Bradley testified that he asked permission to telephone an attorney before he was put in the police station line-up, but was not given the opportunity of doing so until afterward. He said also that immediately before appearing in the line-up he overheard someone say to Bailen, "All you have to do is point him out. We know we got him." He was required to wear the hat and coat found in his hotel room and happened to be the only one of the five persons in the lineup who was wearing a white shirt. All of these circumstances, and especially the fact that he was unable to gain access to counsel before appearing in the line-up, form the basis of a contention that his constitutional rights were violated and that the trial court erred in overruling his motion to suppress Bailen's identification.

The constitutional right to counsel at a post-indictment line-up conducted for identification purposes has been established by United States v. Wade, 388 U.S. 218, 87 S. Ct. 1926, 18 L. Ed. 2d 1149 (1967), and Gilbert v. California, 388 U.S. 263, 87 S. Ct. 1951, 18 L. Ed. 2d 1178 (1967). Presumably the same principle applies to any such procedure while the defendant is in custody pursuant to an arrest. Recognizing, however, "that retroactive application of Wade and Gilbert `would seriously disrupt the administration of our criminal laws,'" the Supreme Court in Stovall v. Denno, 388 U.S. 293, 87 S. Ct. 1967, 18 L. Ed. 2d 1199 (1967), applied the Sunburst principle of prospective effect only.[3] In so doing, the court pointed out that regardless of the right to counsel, if the confrontation was conducted in such manner as to violate the defendant's right to due process of law he is entitled to relief. The line-up in which Bradley appeared was conducted on December 2, 1966. The Wade and Gilbert cases were decided on June 12, 1967. Hence they do not apply.

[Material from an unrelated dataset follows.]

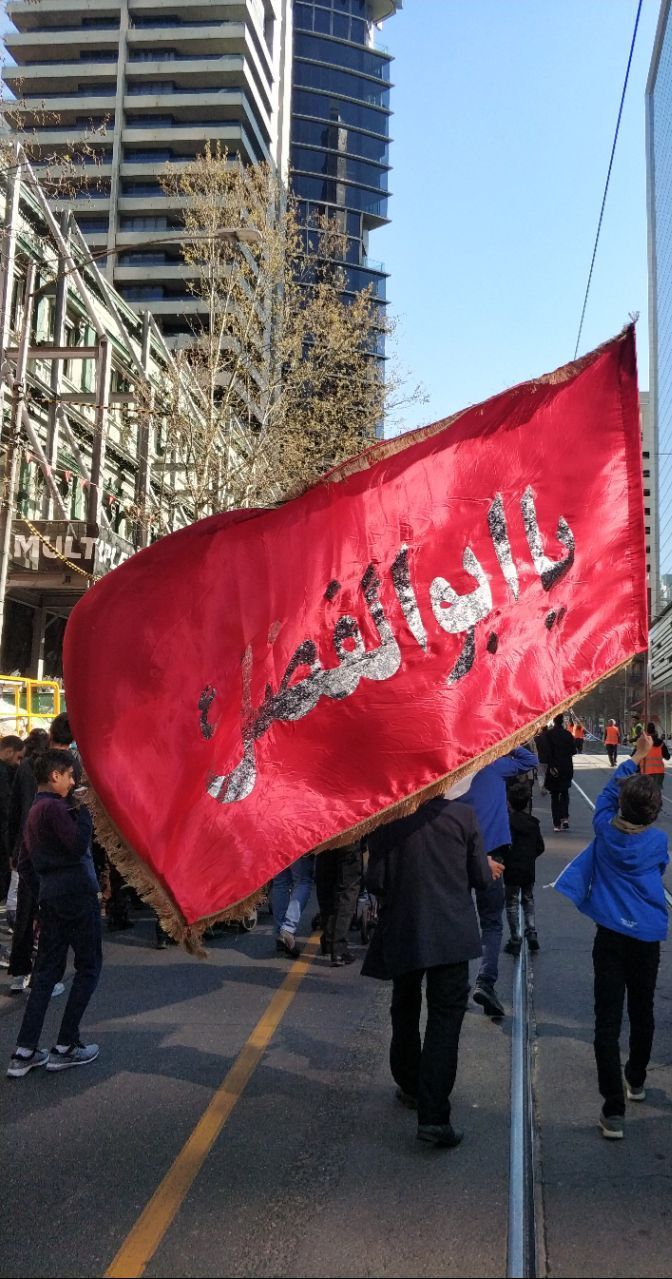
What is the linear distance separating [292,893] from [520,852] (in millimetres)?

The totality of circumstances attending the line-up do not suggest any substantial possibility of a mistaken identification, and we are of the opinion that there was no violation of due process.

The last contention is that the court failed to instruct the jury in writing that its verdict must be unanimous. Cf. RCr 9.54, 9.82. Under precisely the same circumstances it was held in Freeman v. Commonwealth, Ky., 425 S.W.2d 575, 579 (1968), that the question came too late. For the benefit of the trial bench, however, we suggest that the requirement of a unanimous verdict be included in the written instructions.

The judgment is affirmed.

All concur.

NOTES

[1] We think a timely admonition would be more effective than an instruction given at the end of the trial.

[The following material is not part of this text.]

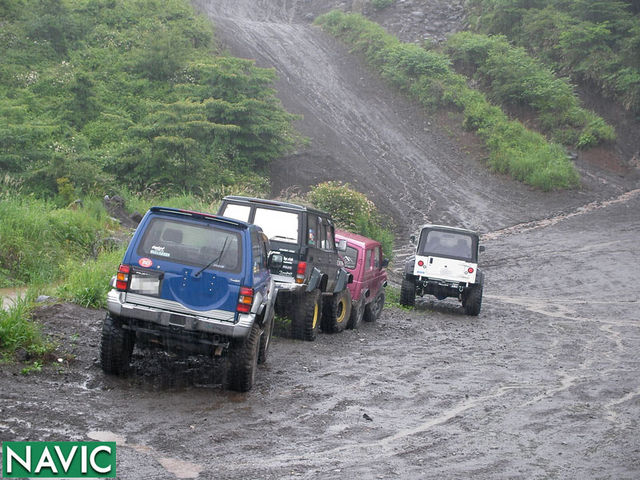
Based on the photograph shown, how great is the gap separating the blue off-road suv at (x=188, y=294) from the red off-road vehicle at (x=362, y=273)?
6.23m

[2] If the evidence is vital, as in the usual case it surely will be, the defendant is entitled to the reasonable doubt protection. See Smith v. Commonwealth, 197 Ky. 192, 246 S.W. 449, 450-451 (1923). Cf. Cline v. Commonwealth, 312 Ky. 645, 229 S.W.2d 435, 437-438 (1950).

[3] "We hold that Wade and Gilbert affect only those cases and all future cases which involve confrontations for identification purposes conducted in the absence of counsel after this date." 388 U.S. at p. 296, 87 S. Ct. 1967, at p. 1969.